Feature #2303
closedfile-store enhancements (aka file-store v2): deduplication; hash-based naming; json metadata and cleanup tooling
Description
At Suricon 2017 enhancement around file-store were discussed that are better implemented as a file-store v2 rather than adding more options to the current file store.
Deduplication
Log only one instance of each file. This can be done by using a hash based naming scheme. SHA-256 will be used. When Suricata has determined that the file will be closed, it will be renamed to the SHA-256 of its content.
A directory scheme that uses the hash will be used. This will be a directory of 256 entries, 00 to ff and each file will be put into the directory that matches the first 2 characters of its SHA-256.
When renaming a file to its SHA-256, if it already exists it will simply be "touched" and the working copy deleted.
Deduplication will not occur for the metadata files as its still useful to track each occurrence of a file. Perhaps the meta data files could following a naming scheme like SHA256.<timestamp>.json?

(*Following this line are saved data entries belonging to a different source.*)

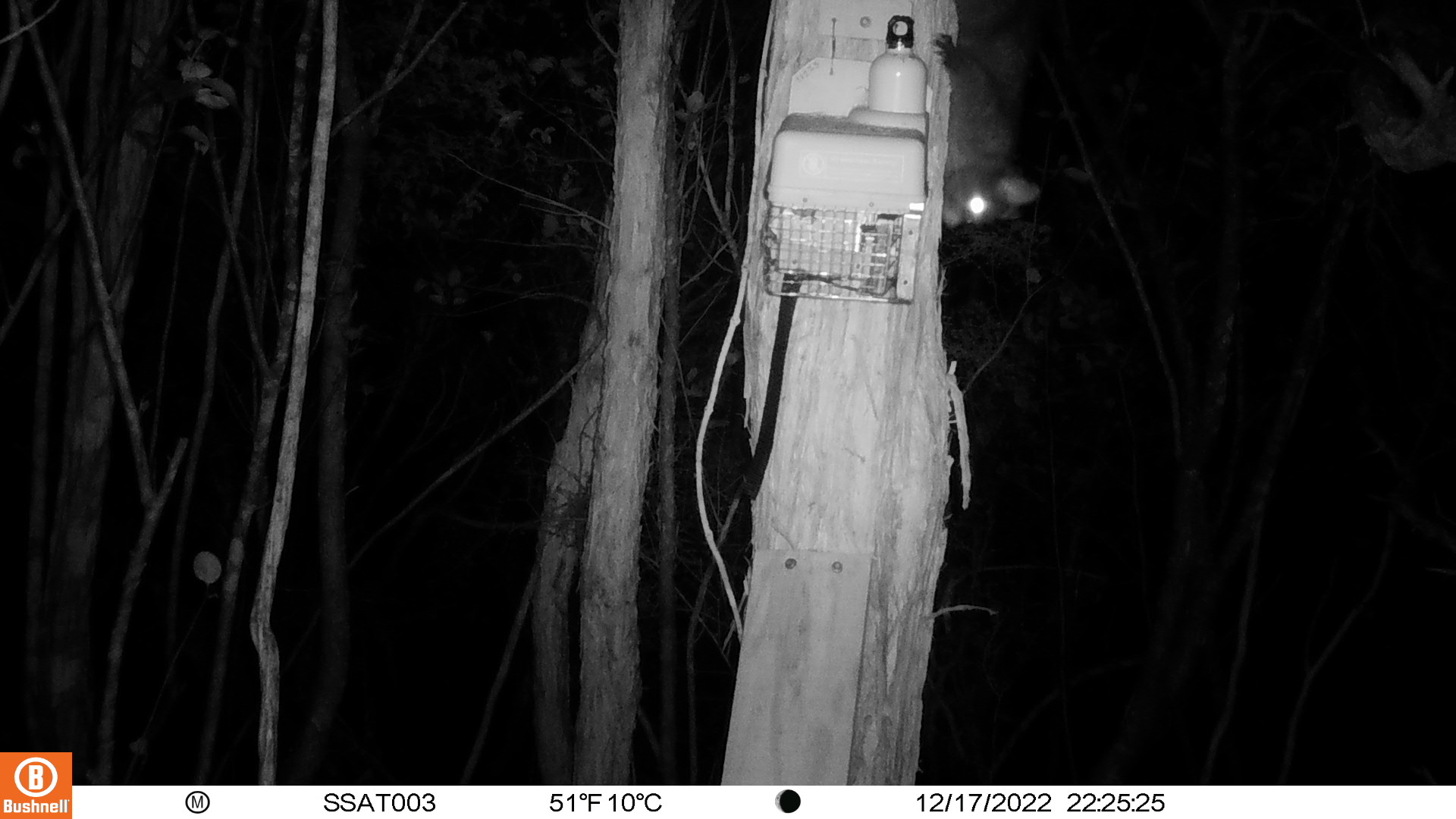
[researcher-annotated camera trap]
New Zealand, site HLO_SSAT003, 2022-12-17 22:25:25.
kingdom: Animalia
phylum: Chordata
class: Mammalia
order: Diprotodontia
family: Phalangeridae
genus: Trichosurus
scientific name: Trichosurus vulpecula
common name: common brushtail possum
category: possum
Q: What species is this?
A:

This also removes the need for a waldo file.
Metadata as JSON
The metadata should be logged as JSON in a similar format to that of the fileinfo record.
Cleanup Tool
Introduce a core supported tool for clean up of extracted files that could be run interactively or via cron. Options should exist to delete files older than some duration, or to enforce a certain size on disk. Python could be used here as we have existing tooling in Python.
Related Tickets
https://redmine.openinfosecfoundation.org/issues/1201
https://redmine.openinfosecfoundation.org/issues/1949